Rusya'da yetkililerin bir türlü ciddi önlem almaya yanaşmaması
nedeniyle ırkçı örgütler hızla güçleniyor. Ülke çapında sayıları 50
bin olarak hesaplanan ırkçı örgüt üyelerinin iki yıl içinde 100
bine ulaşabileceği tahmin ediliyor. Basının kısaca "dazlak" olarak
nitelediği ırkçılar, özellikle Moskova ve St. Petersburg gibi büyük
kentlerde etkin. Ancak, bazı cinayet ve saldırılar dışında medya
ırkçılardan hemen hemen hiç söz etmiyor ve büyüyen tehlikeyi
görmezden geliyor. Birkaç ay önce St. Petersburg'da dokuz yaşındaki
bir Tacik kız öldürüldüğünde Rus medyası ender görülen şekilde
cinayetin üzerine gitmişti. Oluşan kamuoyu baskısı nedeniyle
soruşturma başlatıldı. Cinayetin unutulduğu bir anda suçluların
yakalandığı açıklandı. Ancak, benzer olaylarda olduğu gibi
yetkililer saldırının ırkçı nedenlerle işlenmediğinde ısrar etti,
Onlara göre, 9 yaşındaki kızı serseriler öldürmüştü. Herkesin
inanmak istediği açıklama buydu. Ta ki, İran Basın Ataşesi'nin St.

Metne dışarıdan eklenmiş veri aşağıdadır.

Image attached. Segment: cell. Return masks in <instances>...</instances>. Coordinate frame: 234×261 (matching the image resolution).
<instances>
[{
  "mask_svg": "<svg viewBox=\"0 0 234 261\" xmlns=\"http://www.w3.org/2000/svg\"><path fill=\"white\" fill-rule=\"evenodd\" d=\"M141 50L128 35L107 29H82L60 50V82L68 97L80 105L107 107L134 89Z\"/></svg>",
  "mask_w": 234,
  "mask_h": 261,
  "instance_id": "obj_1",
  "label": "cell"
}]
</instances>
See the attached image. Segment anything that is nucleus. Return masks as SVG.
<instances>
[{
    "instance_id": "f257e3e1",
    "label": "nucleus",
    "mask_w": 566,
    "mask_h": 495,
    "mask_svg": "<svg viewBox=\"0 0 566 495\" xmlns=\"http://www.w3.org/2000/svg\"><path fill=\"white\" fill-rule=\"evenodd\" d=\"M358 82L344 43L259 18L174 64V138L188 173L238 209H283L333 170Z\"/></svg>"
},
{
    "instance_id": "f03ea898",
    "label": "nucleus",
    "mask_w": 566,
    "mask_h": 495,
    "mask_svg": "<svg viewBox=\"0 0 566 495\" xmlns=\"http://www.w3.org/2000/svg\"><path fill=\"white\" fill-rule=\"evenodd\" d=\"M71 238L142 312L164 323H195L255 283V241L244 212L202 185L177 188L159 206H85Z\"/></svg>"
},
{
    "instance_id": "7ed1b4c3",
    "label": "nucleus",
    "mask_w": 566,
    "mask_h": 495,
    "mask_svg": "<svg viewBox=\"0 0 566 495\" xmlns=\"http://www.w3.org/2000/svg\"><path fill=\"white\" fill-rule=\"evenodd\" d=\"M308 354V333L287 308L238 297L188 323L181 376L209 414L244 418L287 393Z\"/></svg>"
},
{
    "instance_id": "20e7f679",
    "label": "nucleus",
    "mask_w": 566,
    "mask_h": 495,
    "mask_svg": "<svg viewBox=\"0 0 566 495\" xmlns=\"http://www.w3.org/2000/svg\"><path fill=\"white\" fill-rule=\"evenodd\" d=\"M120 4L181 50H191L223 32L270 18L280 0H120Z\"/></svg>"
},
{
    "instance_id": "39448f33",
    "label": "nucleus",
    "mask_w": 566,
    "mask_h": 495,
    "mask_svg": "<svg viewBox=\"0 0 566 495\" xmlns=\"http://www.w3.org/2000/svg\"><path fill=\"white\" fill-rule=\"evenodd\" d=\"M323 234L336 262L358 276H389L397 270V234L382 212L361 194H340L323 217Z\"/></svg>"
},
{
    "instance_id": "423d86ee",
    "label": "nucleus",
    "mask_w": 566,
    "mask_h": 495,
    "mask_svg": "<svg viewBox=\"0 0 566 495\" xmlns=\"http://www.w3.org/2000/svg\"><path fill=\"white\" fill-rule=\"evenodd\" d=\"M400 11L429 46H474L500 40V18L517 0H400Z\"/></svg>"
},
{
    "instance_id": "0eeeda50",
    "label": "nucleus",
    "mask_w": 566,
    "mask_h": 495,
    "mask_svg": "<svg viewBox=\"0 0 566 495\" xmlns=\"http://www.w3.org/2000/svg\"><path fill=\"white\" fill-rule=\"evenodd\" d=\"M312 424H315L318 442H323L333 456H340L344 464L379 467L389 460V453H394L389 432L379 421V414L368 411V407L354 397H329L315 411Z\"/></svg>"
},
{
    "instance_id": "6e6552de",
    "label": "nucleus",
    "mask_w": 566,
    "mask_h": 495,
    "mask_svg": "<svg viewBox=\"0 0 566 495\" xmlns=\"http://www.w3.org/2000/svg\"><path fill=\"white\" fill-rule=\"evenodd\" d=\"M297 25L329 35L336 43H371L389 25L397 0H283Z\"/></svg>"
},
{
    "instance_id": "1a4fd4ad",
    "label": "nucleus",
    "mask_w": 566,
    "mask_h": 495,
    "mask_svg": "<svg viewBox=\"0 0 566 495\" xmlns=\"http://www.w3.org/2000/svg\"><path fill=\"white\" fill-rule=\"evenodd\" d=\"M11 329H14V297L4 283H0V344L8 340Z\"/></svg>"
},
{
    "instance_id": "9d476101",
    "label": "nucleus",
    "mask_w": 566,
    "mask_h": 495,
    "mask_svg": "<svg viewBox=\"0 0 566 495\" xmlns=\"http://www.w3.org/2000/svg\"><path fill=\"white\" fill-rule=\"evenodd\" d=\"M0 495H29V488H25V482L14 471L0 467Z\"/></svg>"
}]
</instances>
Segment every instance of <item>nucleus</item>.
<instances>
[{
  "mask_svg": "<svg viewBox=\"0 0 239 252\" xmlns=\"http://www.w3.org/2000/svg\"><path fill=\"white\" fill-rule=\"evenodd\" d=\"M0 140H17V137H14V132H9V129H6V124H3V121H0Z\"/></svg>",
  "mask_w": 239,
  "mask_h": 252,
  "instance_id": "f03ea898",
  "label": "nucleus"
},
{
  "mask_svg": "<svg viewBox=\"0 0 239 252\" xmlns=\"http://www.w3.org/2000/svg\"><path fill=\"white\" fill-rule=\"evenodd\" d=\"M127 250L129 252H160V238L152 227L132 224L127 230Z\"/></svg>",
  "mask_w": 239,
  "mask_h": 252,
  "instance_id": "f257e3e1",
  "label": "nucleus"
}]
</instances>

Petersburg'da okuyan oğlu öldürülünceye kadar. Ya da Moskova'da bir
Afgan göçmen, Voronej'de Afrikalı bir öğrenci "dazlak"lar
tarafından öldürülünceye dek. Cinayetler gizleniyor Irkçı
saldırılar, hatta cinayetler çoğu zaman yetkililer tarafından
gizleniyor. Örneğin, St. Petersburg'da Alman vatandaşı bir Türk'ün
ırkçılar tarafından dövülerek öldürüldüğü, Tacik kız olayı
sırasında basına yansıyan haberlerle ortaya çıktı. Cinayetin bile
gizli kalabildiği bir ortamda Moskova'da her gün yaşanan onlarca
saldırıdan olayın kahramanları dışında kimsenin haberi olmaması
şaşırtıcı gelmiyor. Moskova metrosunda ırkçıların saldırı
düzenlemediği, en azından hedef seçtiği kişiyi küçük düşürmeye
çalışmadığı gün yok gibi. Hedef kim? Peki, ırkçılar kime
saldırıyor? Kendilerine, yani "Rus'a benzemeyen herkese" diye bir
genelleme yapmak mümkün. Daha somut olarak, siyahları ve esmerleri
hedef alıyorlar. Rusya'da Kafkas kökenliler için "Kafkas tipli"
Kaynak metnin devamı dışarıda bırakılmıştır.